Uncle Emanuel Watkins
02-07-2009, 04:31 PM
money is a type of currency used by state level societies, im an anthropologist

Indeed, there is an official definition of what money is. But what is money really? I mean, you didn't spend lots of money on an education to be taught horseshit and I'm not saying anthropology is.
What I'm saying is that anthropology and the social sciences did not exist during the time of John Locke. Neither did the concept of theory as a way to narrow down evidence to juxtapose it with other theoretical conclusions. Natural law conclusions, to the contrary, existed outright as the ultimate truth narrowed down to the extent that they could not be denied while scientists developed the field of linguistics to make sure that an analysis of the narrowed conclusion could be understood.

Uncle Emanuel Watkins
02-07-2009, 05:27 PM
Can you cite phrases from the source literature we are discussing? I am not sure I agree with anything you are saying.

please cite some sources or something. I don't think that money was created as a tax. I also don't think that everyone naturally has an equal share of property. I think that Locke was more interested in showing how land is valued through labor in this particular chapter. Also, some land is more properous than others because nature gave a more generous offering to those people working that land. Also, even though that land is more valuable, it may not be worth a penny if the fruits are shared equally with those who do not the labor.

Gallileo
(15 February 1564[2] – 8 January 1642)

John Locke
29 August 1632 – 28 October 1704


Socrates developed "inductive reasoning."
http://www.abu.nb.ca/Courses/GrPhil/Socrates.htm

Plato developed "best principle statements."
http://www.wsu.edu/~dee/GREECE/ALLEGORY.HTM

Aristotle developed "deductive reasoning" as the way to arrive at first principles and he developed the concept of the "four causes."
http://faculty.washington.edu/smcohen/433/arintro.htm
http://en.wikipedia.org/wiki/Four_causes

Galileo wrote a Platonic dialogue when challenging Aristotle's logic that concluded the earth was geocentrically positioned at the center of the universe.
http://en.wikipedia.org/wiki/Dialogue_Concerning_the_Two_Chief_World_Systems

When questioning in meditation what was rational after Galileo's persecution by the Catholic Chruch, Descartes did not conclude with the use of logic, which by that time had fallen out of favor, but with the conclusion of "Cogito, ergo sum;" or, "I think therefore I am," which was actually a Platonic best principled statement.
http://en.wikipedia.org/wiki/Cogito_ergo_sum

Spinoza starts the weeding of metaphysics from science by cutting out the final cause from Aristotle's four causes.
http://oregonstate.edu/instruct/phl302/distance/spinoza/comment1.html

David Hume continues the weeding of metaphysics from science by reestablishing the need for empirical science (Aristotle was an empirical scientist).
http://en.wikipedia.org/wiki/Empiricism

Immanual Kant, the father of modern epistemology, opens up the door to the social sciences by focussing on the mind understanding the conclusion rather than on the truth of it.
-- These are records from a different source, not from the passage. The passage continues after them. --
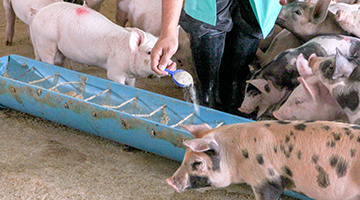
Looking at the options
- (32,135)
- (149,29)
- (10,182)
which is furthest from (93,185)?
(149,29)

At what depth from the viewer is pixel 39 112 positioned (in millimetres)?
2393

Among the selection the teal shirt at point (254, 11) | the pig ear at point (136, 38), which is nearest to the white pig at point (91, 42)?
the pig ear at point (136, 38)

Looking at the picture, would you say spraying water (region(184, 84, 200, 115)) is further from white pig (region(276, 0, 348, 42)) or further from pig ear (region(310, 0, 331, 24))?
pig ear (region(310, 0, 331, 24))

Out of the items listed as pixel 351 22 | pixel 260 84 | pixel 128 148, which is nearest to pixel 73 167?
pixel 128 148

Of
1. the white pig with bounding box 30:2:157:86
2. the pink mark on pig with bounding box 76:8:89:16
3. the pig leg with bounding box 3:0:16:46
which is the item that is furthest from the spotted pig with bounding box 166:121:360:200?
the pig leg with bounding box 3:0:16:46

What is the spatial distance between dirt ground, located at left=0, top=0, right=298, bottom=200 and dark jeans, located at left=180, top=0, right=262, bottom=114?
0.58 m

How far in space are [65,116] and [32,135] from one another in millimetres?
252

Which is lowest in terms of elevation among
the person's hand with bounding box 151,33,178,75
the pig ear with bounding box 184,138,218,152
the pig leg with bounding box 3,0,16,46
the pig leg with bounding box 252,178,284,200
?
the pig leg with bounding box 3,0,16,46

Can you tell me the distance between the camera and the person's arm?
1.63 m

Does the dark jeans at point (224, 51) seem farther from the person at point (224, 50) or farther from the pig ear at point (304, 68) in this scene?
the pig ear at point (304, 68)

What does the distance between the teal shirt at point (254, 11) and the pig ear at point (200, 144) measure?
83 centimetres

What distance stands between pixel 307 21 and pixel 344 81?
83 centimetres

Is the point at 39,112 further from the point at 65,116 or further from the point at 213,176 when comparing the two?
the point at 213,176

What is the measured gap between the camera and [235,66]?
2.56 meters
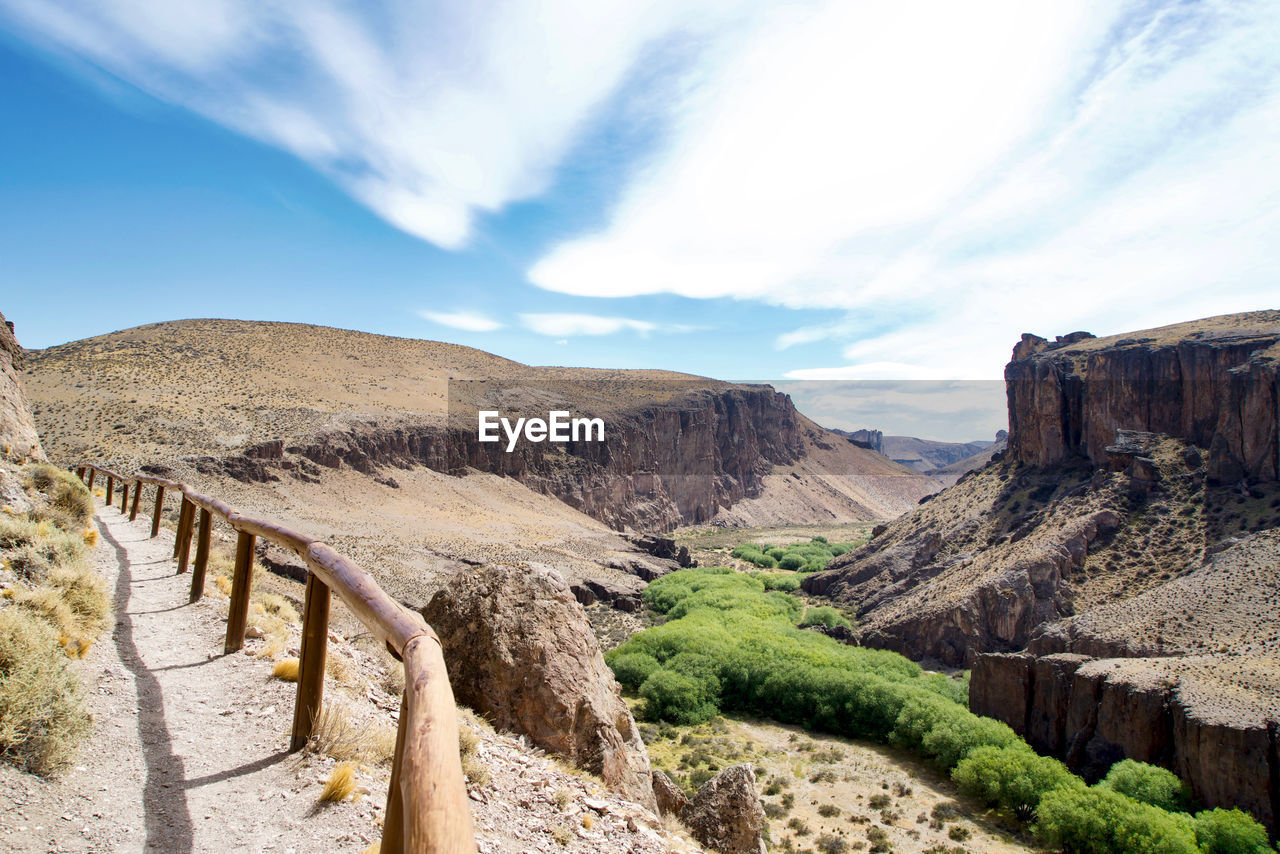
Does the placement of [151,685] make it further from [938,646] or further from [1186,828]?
[938,646]

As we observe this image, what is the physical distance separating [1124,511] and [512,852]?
4932 cm

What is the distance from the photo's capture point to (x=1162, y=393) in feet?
159

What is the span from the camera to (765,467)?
4929 inches

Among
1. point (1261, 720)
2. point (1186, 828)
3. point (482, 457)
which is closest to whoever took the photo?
point (1186, 828)

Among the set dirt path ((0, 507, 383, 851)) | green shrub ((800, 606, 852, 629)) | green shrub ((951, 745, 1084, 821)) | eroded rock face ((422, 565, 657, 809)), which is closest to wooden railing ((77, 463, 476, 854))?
dirt path ((0, 507, 383, 851))

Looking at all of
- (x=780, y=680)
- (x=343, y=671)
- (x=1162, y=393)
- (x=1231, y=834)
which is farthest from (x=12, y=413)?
(x=1162, y=393)

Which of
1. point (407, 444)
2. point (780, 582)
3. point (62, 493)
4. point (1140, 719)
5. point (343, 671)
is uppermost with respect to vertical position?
point (407, 444)

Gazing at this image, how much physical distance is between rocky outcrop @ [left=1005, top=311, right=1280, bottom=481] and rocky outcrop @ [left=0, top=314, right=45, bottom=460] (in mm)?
56318

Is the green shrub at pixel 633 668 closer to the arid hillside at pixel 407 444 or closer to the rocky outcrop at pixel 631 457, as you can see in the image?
the arid hillside at pixel 407 444

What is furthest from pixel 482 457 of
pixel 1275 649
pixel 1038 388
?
pixel 1275 649

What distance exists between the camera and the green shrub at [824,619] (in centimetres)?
4528

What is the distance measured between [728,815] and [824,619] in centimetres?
3881

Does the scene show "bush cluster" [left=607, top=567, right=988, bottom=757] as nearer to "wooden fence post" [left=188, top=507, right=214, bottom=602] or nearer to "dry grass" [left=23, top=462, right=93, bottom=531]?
"dry grass" [left=23, top=462, right=93, bottom=531]

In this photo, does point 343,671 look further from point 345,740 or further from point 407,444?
point 407,444
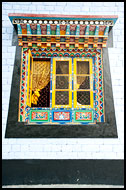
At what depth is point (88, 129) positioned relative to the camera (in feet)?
12.4

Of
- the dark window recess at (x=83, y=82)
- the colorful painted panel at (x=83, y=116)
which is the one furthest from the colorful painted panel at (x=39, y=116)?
the dark window recess at (x=83, y=82)

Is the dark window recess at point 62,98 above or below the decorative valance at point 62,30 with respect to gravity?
below

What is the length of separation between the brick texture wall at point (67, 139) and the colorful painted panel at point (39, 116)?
48 centimetres

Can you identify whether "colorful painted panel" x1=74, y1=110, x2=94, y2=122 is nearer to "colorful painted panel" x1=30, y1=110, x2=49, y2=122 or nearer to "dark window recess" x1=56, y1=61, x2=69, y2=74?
"colorful painted panel" x1=30, y1=110, x2=49, y2=122

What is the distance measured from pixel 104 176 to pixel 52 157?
1302mm

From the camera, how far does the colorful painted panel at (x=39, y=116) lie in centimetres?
387

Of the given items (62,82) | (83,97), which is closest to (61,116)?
(83,97)

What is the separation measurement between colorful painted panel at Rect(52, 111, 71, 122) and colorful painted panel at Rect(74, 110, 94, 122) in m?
0.17

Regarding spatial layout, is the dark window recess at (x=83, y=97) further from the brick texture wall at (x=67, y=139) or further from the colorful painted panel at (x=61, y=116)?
the brick texture wall at (x=67, y=139)

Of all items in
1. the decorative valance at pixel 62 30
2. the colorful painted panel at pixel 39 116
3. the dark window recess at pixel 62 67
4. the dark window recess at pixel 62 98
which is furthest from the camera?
the dark window recess at pixel 62 67

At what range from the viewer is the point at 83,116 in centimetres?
392

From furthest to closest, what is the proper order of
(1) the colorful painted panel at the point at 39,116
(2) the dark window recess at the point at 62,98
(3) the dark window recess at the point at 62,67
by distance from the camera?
(3) the dark window recess at the point at 62,67
(2) the dark window recess at the point at 62,98
(1) the colorful painted panel at the point at 39,116

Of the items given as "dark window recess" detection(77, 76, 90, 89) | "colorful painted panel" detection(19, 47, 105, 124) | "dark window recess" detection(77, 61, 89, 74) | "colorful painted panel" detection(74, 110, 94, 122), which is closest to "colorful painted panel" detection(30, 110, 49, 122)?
"colorful painted panel" detection(19, 47, 105, 124)

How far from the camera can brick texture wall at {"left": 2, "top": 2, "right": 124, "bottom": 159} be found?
3.71 m
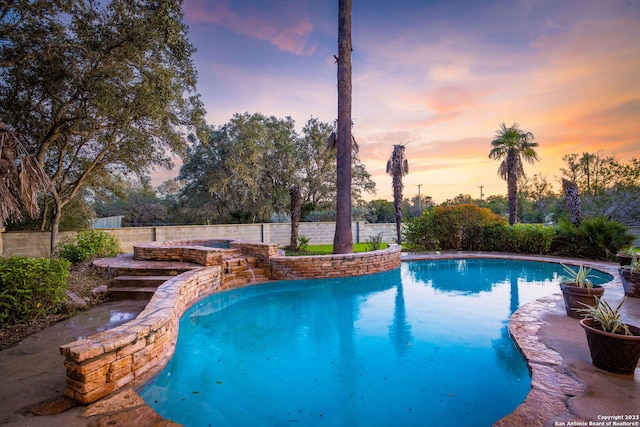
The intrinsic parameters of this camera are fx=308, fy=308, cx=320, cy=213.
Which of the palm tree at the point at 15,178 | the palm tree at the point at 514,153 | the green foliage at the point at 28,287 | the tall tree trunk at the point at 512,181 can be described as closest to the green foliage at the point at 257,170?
the palm tree at the point at 514,153

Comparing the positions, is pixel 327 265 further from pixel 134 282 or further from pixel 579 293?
pixel 579 293

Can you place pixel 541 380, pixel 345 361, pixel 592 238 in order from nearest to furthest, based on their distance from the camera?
pixel 541 380, pixel 345 361, pixel 592 238

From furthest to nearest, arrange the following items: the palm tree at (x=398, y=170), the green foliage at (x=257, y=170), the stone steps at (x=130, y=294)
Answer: the green foliage at (x=257, y=170)
the palm tree at (x=398, y=170)
the stone steps at (x=130, y=294)

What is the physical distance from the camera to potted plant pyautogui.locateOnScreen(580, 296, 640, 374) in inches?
112

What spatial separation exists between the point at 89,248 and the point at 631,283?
12.4 m

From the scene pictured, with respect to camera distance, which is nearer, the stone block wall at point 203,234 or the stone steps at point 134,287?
the stone steps at point 134,287

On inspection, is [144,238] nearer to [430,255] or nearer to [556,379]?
[430,255]

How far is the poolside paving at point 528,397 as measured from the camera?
7.41ft

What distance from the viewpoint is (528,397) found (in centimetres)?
262

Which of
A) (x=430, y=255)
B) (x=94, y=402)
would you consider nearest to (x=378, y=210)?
(x=430, y=255)

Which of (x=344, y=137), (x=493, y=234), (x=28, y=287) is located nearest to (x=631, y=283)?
(x=344, y=137)

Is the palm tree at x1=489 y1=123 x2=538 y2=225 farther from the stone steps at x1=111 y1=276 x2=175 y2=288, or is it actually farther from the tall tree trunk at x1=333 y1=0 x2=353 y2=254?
the stone steps at x1=111 y1=276 x2=175 y2=288

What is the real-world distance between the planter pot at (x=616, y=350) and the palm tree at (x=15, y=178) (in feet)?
26.4

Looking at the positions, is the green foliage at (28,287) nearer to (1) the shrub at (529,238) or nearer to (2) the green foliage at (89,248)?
(2) the green foliage at (89,248)
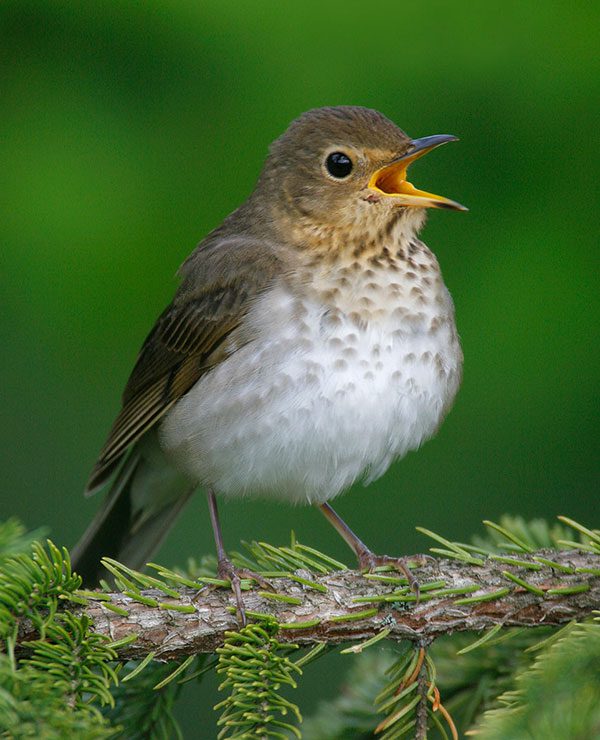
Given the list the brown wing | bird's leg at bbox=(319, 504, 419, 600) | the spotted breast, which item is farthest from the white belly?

This asked the question of whether the human mind can be depended on when interpretting the truth.
http://en.wikipedia.org/wiki/Immanuel_Kant

Okay, logic has not always been in favor as a result of Galileo's persecuation by the "natural philosophers" -- scientists who had to be Catholic. As logic fell out of favor, so would have Aristotle's empiricism which never really quite caught hold in Western Europe. Aristotle wasn't introduced to Western Europe and the Catholic Church until the twelth centeruy.
Modern science exists as a result of past philosophers of science weeding out Catholic church dogma under the guise that they were weeding out metaphysics.

This is why natural-law science is so difficult to understand. Such a scientific method predates theoretical science while one has to understand that the social sciences had yet to be developed at that time.